Set exercise:
Copy out exactly the lines from the one containing "Choosing from the" to the end of the records below, both included, and nothing else.

* Start Extracted material *

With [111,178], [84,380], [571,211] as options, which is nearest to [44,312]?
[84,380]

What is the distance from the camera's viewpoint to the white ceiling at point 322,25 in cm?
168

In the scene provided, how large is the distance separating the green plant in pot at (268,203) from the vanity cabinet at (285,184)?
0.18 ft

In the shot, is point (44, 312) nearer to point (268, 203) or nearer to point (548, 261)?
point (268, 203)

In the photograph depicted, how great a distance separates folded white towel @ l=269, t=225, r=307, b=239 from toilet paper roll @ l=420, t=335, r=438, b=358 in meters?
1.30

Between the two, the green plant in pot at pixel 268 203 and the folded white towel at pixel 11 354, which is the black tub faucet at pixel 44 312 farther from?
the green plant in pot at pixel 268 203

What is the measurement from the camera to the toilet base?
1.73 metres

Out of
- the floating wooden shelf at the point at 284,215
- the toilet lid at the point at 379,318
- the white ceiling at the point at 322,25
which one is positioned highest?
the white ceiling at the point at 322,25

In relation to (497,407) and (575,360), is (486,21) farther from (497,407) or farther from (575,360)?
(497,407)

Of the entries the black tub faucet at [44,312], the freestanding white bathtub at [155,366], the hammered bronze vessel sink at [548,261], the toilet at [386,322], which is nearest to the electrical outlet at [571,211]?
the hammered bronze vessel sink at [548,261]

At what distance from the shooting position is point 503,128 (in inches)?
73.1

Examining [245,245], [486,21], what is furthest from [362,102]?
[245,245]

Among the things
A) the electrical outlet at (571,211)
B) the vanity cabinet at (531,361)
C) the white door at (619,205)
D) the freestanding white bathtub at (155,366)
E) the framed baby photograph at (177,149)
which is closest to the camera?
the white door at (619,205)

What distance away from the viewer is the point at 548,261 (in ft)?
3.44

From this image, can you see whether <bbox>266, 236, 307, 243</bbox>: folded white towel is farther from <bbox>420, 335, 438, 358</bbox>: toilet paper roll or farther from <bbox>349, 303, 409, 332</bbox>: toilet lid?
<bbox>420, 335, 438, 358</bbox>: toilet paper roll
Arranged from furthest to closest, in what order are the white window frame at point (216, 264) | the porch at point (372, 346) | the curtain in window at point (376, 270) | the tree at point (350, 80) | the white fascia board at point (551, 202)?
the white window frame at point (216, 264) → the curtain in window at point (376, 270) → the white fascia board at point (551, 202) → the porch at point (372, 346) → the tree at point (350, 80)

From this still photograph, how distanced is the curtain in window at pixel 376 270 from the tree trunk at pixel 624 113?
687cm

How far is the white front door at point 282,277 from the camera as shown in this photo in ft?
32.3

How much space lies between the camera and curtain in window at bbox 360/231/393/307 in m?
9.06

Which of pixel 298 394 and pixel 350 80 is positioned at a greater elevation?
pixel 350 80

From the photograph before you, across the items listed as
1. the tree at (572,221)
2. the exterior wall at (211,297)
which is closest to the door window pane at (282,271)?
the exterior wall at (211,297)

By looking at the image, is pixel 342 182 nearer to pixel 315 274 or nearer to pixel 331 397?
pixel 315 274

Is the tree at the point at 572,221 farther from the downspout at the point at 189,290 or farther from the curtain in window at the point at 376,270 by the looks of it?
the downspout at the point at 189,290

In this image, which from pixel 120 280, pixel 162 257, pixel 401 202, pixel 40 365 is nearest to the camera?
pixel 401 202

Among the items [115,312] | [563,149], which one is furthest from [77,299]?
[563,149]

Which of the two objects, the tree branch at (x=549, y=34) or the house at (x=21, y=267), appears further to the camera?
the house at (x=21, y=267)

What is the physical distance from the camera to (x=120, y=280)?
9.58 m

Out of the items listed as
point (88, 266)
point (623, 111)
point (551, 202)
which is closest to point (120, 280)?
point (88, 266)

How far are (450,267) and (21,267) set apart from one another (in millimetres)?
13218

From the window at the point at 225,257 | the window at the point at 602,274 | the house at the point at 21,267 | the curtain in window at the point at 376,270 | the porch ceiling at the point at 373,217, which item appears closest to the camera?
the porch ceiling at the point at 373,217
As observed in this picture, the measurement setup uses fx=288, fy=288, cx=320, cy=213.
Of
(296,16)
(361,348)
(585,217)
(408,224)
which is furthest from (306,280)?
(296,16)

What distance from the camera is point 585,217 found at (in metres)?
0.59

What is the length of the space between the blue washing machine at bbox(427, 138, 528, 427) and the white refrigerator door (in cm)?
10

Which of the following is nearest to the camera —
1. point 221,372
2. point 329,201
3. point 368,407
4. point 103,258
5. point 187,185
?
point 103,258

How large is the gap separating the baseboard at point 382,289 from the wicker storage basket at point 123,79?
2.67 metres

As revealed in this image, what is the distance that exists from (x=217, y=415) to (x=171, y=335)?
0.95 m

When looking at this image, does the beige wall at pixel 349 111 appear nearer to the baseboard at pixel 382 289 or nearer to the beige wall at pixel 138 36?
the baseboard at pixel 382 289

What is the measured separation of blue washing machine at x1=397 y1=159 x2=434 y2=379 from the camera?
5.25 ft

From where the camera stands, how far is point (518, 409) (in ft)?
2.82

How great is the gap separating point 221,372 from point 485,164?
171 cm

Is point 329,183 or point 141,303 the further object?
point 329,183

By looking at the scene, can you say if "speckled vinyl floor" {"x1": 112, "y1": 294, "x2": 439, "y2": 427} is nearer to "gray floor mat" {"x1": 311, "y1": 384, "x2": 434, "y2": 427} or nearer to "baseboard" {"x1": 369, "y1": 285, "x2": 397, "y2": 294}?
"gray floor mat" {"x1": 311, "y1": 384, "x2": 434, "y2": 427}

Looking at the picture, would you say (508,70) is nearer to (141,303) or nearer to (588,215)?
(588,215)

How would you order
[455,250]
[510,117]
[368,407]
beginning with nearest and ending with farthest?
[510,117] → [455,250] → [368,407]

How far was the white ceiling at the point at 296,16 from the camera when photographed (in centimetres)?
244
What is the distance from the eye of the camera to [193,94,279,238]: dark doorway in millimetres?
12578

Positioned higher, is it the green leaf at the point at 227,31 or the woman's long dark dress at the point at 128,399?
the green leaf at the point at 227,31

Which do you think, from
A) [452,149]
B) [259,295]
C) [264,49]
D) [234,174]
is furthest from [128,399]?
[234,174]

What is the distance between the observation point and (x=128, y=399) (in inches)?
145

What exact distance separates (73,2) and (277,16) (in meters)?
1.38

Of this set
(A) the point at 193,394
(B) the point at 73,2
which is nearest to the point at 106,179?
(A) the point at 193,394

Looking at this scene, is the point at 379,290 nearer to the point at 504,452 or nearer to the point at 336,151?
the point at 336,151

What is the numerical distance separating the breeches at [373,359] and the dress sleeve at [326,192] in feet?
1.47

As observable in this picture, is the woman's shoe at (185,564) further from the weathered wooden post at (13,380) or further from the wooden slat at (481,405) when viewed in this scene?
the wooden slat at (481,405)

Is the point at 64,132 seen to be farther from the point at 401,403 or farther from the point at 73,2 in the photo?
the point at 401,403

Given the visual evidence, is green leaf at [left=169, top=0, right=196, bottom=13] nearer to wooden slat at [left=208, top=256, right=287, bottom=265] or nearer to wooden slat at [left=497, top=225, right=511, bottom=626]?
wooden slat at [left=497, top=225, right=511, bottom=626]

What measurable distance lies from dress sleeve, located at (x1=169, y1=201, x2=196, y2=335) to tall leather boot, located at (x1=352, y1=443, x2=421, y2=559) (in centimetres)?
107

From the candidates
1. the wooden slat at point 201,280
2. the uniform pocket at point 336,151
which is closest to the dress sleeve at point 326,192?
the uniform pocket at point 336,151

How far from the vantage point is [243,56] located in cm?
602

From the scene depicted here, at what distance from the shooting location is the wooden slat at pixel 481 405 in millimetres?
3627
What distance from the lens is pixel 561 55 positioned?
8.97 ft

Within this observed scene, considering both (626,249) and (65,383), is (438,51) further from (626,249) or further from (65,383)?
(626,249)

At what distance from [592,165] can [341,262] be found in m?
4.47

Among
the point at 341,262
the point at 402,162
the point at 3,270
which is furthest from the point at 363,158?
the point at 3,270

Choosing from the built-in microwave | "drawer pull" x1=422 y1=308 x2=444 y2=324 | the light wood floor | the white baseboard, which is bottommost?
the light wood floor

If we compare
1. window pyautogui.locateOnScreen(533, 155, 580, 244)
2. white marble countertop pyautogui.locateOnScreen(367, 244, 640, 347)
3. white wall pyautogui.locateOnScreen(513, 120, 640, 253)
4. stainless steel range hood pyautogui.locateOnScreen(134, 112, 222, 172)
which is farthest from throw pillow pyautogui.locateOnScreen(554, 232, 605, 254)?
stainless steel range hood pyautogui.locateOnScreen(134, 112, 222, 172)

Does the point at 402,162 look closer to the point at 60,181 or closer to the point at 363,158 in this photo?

* End Extracted material *

Finished task:
Choosing from the built-in microwave | "drawer pull" x1=422 y1=308 x2=444 y2=324 | the light wood floor | the white baseboard, which is bottommost?
the light wood floor

If we compare
1. window pyautogui.locateOnScreen(533, 155, 580, 244)
2. white marble countertop pyautogui.locateOnScreen(367, 244, 640, 347)
3. white wall pyautogui.locateOnScreen(513, 120, 640, 253)
4. stainless steel range hood pyautogui.locateOnScreen(134, 112, 222, 172)
which is farthest from throw pillow pyautogui.locateOnScreen(554, 232, 605, 254)?
stainless steel range hood pyautogui.locateOnScreen(134, 112, 222, 172)

Does the point at 402,162 look closer to the point at 60,181 or closer to the point at 363,158 in this photo?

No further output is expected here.